25 April 2011 | ksneath
Different and Satisfying Western w/ Realistic Characters
This is another example of a fine 50's B western -- one which in many respects outranks a number of it's "big brother" cousins.
The action begins with Larson (McMurray) escaping from a deputy transporting him to prison for a bank robbery. Larson's kid brother shows up unannounced in the midst of the action and gets fatally wounded in an exchange of gunfire with the deputy as they are escaping. They manage to stow away on a train, where we find out some of the history of these men and their motivations. Along the way the brother dies and Larson takes the alias of Kincaid while plotting how to evade the law, which is now seeking him for murder (of the deputy, which his brother shot). Kincaid ends up in a small town and in short order gets involved in various ways with the locals while needing to escape the roadblocks before the wanted poster with his picture arrives!
On the surface, this is pretty standard fare for a western. It stands apart from the typical film of its genre, however, because of the thoughtful way the characters in the story are handled. One gets a sense of realism, not so much from the clothing or set designs, etc., but from the way the characters in the story respond to circumstances and each other. The people in this story are real, genuine, believable people -- unlike the stereotypical "invincible, tough as nails" western heroes that dominated the genre in this period, or the mysterious, aloof personas found in the spaghetti westerns that followed. For example, there is a barroom fight in the film with the clichéd "one man vs. the group of bad guys". However, instead of the whole group mobbing the protagonist and beating him to a pulp, they allow the fight to be one-on-one between the two who are truly in conflict, preserving their own dignity and that of the ones actually fighting. That is not to say that they have no involvement or investment, but what part they do play is sensible and believable.
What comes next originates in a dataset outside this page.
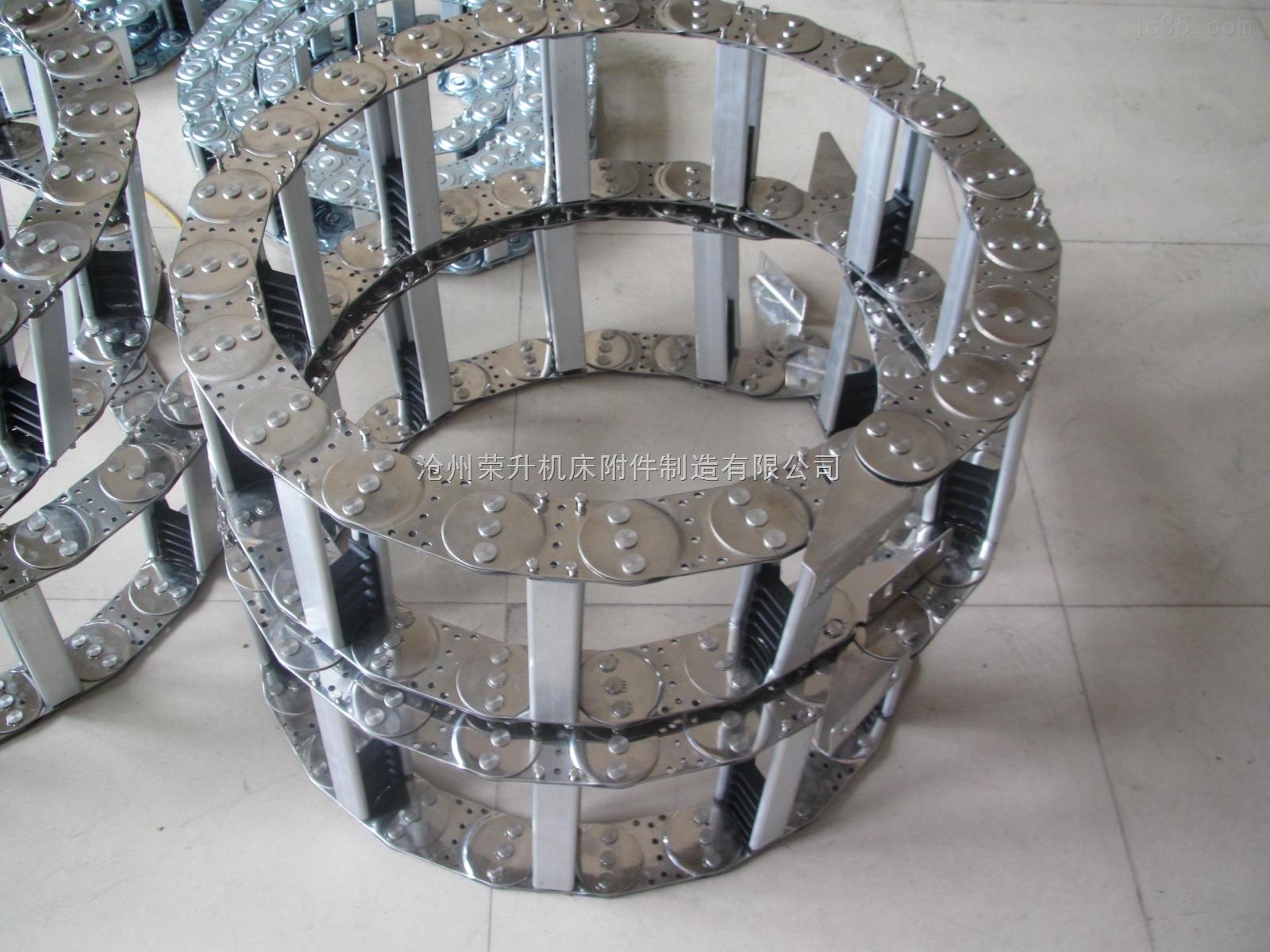 机床电缆钢制坦克链技术参数,机床电缆钢制坦克链,机床电缆钢制坦克链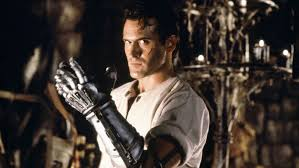 Army of Darkness pic 2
It is this interaction and sincere character development along with an engaging plot which makes this a movie that is not only a decent way to pass time, but a true pleasure to watch. Oh, and it has a fun early part by James Coburn and a thrilling climax, too. And if you watch this and enjoy it, I would also highly recommend another similarly forgotten B-western of this era: "Gun the Man Down" with James Arness. I give both this and the aforementioned title a solid 7.5. Easily recommended.